Making a game
When I worked at Puzzle Break, my team and I followed a process to produce virtual escape room games. I want to walk you through that process for how I would make one of these types of games.
Defining the game
The first thing I start with is talking with stakeholders and departments within Puzzle Break, paying close attention to sales and customer feedback. What do our customers like and what do they want? Are there themes and games that sell better than others? What do our competitors offer? Based on this research, I generate ideas for themes and stories. I find it useful to start with a strong theme, because it influences and touches everything, from puzzle content to UX writing to web design.
Occasionally, there may be an existing theme or intellectual property that the company wants to prioritize (such as a sequel or expansion). While some game designers may see this as a restriction, I see them as opportunities to experiment with mechanics and create fun content.
This is the phase when I brainstorm stories, locations, puzzles, player interactions and mechanics using Miro and Notion. I like to make lists, such as this one.
After brainstorming ideas, my team and I select the ones that sound viable, fitting our budget and timeline. It's important to note that we have to make adaptations for physical vs. virtual puzzles, making important considerations for player behavior, interactivity, communication among players, as well as the quality and visual language of the puzzles, website, etc.
Developing a prototype
Where the fun begins! I make initial prototypes of puzzles and playtest them using Miro. At the same time, I'm making illustrations, game logo, advertising poster, characters, and graphics that fit the chosen style themes. I will also work on the flow of the game, how to direct players to certain places and "train" them to play the game.

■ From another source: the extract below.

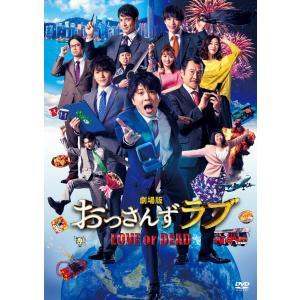 【先着特典付】劇場版おっさんずラブ DVD 通常版<DVD>[Z-8870]20200312 wondergoo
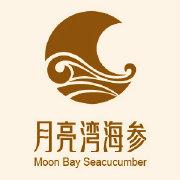 月亮湾海参官方微博微博照片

This is the stage that is most critical to game development. I playtest our puzzles and game prototypes with users. In any puzzle game environment, whether virtual or physical, it's important for players to understand what their tasks are and where to find them.
I pay close attention to player reactions, behaviors & dig deep into how they were feeling as they played the game. I want to have a clear understanding of what I can do to help the players have fun, feel engaged & complete the game.
Because initial ideas don't always render well in reality, game testing & improvement are repeated many times. I might scrap puzzles, tweak the story, develop new puzzles. This is a process that can continue even after the game is released.